Fiji: tourism up, but so is inflation

Ariff Ali. PHOTO: Fiji Government

The Reserve Bank of Fiji Governor says despite uncertain prospects for the global economy, the recovery of Fiji’s tourism industry is providing momentum for domestic economic growth.

However he has also flagged that inflation will be higher than earlier projected, as a result of these same global pressures.

“Since the opening of borders, tourist arrivals have totalled 72,132 between December 2021 and March of this year, with 21,390 visitors recorded for March alone. While most tourists have come from Australia, the gradual easing of global travel restrictions suggests that arrivals from all other source markets are expected to increase, generating positive spill over benefits to other connected industries,” Governor Ariff Ali stated today.

In a statement released this afternoon, the RBF says imported inflation increased in March,  contributing to overall headline inflation of 4.7% percent. Price rises were mainly for food and fuel, and related commodities. Headline inflation is now forecast to reach 5% by the end of 2022, which is 0.5% higher than earlier forecast.

Fiji mineral water, electricity and sawn timber production increased in March, while gold output declined.

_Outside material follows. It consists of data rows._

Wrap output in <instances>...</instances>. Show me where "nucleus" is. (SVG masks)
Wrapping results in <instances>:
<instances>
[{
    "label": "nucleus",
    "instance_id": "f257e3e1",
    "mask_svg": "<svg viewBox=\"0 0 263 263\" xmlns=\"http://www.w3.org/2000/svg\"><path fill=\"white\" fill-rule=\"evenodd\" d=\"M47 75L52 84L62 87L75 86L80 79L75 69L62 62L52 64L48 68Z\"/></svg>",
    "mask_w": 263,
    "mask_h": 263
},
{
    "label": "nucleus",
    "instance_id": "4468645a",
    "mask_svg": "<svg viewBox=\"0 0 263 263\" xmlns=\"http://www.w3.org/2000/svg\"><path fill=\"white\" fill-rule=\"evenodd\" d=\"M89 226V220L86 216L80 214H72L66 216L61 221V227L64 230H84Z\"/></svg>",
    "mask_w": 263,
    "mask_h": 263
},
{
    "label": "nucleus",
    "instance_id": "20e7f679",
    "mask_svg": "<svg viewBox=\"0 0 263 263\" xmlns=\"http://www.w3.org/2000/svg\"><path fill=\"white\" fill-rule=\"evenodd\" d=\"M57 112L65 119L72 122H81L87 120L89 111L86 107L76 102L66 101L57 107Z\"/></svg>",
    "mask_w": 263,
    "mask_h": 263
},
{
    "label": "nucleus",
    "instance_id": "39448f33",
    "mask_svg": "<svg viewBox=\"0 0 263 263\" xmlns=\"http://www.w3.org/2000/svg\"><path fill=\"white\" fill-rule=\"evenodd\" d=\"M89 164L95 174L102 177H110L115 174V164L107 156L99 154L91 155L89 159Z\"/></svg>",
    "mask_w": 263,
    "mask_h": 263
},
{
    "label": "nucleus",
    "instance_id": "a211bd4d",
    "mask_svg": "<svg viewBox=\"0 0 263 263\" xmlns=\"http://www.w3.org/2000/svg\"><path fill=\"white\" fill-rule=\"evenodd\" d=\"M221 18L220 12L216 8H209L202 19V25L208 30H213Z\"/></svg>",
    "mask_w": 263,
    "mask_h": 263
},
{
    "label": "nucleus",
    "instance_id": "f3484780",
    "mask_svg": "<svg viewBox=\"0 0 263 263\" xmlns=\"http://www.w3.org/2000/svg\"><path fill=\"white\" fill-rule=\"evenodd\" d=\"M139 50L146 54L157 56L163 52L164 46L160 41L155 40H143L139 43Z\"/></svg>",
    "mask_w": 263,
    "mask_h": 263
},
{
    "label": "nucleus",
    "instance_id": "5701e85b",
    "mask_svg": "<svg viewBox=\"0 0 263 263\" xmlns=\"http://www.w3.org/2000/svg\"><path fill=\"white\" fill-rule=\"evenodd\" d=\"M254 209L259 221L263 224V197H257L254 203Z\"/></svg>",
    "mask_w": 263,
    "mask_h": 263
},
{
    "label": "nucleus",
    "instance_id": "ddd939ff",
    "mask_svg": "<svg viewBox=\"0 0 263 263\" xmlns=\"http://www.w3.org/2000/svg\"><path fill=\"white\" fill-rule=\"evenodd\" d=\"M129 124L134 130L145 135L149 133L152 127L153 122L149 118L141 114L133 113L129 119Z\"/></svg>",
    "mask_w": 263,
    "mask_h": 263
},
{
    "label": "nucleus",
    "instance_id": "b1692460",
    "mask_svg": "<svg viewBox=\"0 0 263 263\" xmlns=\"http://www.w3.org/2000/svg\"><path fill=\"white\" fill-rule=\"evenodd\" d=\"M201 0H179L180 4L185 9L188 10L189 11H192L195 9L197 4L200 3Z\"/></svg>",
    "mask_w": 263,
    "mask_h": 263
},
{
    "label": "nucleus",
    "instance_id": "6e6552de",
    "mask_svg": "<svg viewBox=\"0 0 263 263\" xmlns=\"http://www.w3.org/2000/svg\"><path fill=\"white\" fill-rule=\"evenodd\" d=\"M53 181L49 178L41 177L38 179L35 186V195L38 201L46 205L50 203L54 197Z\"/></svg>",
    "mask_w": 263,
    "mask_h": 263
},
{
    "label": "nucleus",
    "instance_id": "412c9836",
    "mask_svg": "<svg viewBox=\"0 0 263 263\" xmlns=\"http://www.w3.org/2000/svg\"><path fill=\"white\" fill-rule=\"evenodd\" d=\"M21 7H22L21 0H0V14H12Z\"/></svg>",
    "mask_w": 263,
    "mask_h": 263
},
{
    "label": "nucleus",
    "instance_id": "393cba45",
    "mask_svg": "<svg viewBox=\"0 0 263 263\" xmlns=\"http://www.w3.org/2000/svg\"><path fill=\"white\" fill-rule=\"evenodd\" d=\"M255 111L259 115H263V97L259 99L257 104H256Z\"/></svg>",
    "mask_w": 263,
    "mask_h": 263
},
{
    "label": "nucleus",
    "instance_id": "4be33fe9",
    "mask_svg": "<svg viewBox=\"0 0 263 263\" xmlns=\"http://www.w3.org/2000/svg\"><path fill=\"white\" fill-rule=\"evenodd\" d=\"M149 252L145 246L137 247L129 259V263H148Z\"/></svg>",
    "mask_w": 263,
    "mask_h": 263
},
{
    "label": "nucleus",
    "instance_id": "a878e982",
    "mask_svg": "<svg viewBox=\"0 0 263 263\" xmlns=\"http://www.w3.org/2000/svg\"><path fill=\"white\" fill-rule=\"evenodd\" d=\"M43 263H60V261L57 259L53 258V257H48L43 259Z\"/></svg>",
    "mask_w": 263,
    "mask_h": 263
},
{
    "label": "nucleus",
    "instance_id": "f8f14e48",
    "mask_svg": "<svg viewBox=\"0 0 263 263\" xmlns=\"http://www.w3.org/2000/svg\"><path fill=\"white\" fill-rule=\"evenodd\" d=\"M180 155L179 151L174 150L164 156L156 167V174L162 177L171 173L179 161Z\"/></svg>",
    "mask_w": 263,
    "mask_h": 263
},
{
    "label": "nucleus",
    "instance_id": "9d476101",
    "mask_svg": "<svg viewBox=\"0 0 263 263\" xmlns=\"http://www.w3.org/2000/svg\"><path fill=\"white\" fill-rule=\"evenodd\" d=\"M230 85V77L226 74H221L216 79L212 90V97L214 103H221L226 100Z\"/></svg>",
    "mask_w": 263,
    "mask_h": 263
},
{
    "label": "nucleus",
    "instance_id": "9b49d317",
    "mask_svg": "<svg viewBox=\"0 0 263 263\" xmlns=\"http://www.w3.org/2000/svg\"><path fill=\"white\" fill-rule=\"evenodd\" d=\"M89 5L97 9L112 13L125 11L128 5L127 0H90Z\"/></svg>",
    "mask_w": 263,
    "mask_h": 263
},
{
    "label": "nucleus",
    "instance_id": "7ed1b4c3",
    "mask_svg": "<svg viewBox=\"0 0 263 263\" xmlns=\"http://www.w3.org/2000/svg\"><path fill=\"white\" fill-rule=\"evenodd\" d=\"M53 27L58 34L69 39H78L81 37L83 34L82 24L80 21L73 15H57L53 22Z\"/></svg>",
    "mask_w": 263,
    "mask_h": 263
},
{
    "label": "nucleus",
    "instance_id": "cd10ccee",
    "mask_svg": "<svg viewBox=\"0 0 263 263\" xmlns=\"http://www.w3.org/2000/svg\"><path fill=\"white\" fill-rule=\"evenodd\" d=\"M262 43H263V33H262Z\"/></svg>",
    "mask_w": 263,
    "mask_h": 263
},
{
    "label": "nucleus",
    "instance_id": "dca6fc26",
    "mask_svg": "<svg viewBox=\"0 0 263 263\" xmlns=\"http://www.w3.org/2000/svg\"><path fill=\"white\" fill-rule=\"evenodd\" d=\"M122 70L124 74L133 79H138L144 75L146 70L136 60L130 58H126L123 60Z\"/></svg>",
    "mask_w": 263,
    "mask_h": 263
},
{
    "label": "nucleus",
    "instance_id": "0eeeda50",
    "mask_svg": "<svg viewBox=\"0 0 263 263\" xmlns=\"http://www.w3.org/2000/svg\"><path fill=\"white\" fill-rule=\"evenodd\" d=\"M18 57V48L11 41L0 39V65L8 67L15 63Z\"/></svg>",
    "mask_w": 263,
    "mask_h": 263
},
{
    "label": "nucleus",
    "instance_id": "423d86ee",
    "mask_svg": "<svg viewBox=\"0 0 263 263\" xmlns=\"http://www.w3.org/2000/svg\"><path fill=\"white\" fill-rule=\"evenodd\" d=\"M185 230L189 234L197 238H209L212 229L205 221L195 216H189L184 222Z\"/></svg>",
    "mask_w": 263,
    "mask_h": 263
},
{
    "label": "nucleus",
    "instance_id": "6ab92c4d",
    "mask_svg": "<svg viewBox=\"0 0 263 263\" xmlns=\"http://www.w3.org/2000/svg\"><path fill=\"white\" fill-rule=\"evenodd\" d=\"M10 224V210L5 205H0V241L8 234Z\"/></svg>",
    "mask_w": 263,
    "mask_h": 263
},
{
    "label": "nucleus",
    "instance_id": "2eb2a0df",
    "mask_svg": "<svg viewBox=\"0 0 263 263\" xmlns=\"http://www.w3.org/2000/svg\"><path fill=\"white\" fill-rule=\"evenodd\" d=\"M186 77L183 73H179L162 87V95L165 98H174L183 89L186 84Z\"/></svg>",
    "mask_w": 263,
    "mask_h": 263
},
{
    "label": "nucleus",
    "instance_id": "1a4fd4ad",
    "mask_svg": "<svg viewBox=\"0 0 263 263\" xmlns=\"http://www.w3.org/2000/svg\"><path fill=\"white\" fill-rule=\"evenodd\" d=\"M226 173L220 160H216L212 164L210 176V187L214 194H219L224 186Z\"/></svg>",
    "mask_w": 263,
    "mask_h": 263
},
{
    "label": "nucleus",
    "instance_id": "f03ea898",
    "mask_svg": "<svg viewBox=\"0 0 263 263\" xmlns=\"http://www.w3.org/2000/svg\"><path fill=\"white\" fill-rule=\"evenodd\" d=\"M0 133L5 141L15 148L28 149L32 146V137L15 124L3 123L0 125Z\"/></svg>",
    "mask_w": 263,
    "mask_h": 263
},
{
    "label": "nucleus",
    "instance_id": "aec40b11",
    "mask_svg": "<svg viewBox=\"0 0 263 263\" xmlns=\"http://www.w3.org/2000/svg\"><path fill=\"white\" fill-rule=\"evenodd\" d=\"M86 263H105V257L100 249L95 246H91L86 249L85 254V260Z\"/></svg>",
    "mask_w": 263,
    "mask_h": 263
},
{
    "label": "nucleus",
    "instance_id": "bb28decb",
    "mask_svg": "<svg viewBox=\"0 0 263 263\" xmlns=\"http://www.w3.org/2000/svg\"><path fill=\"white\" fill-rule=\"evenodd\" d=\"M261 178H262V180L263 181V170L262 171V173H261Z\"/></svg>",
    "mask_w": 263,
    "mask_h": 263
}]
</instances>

Tax collections and vehicle registrations improved, while investment spending stayed subdued.

Recruitment, especially in the west as the tourism industry prepares for its peak season, is up.

Governor Ali said “in the first three months of this year, the drawdown of new loans from commercial banks totalled $716.9 million, much higher than the $501.3 million in the same period last year. Furthermore, banking system liquidity remains high at $2,051.7 million (27/04), placing downward pressure on lending rates, as commercial banks’ cost of funds hover near historical lows.”

The Bank has maintained the Overnight Policy Rate (OPR) at 0.25%.

The RBF says prospects for the global economy are uncertain due to the war in Ukraine, as “heavily sanctioned financial markets, trade boundaries, and constrained shipping routes have interrupted the supply of fuel, food, and other critical commodities. These factors, combined with high freight costs and disruptive COVID-19 containment lockdowns in China, have compounded price pressures.”

The International Monetary Fund has downgraded global growth projections for both 2022 and 2023 to 3.6%.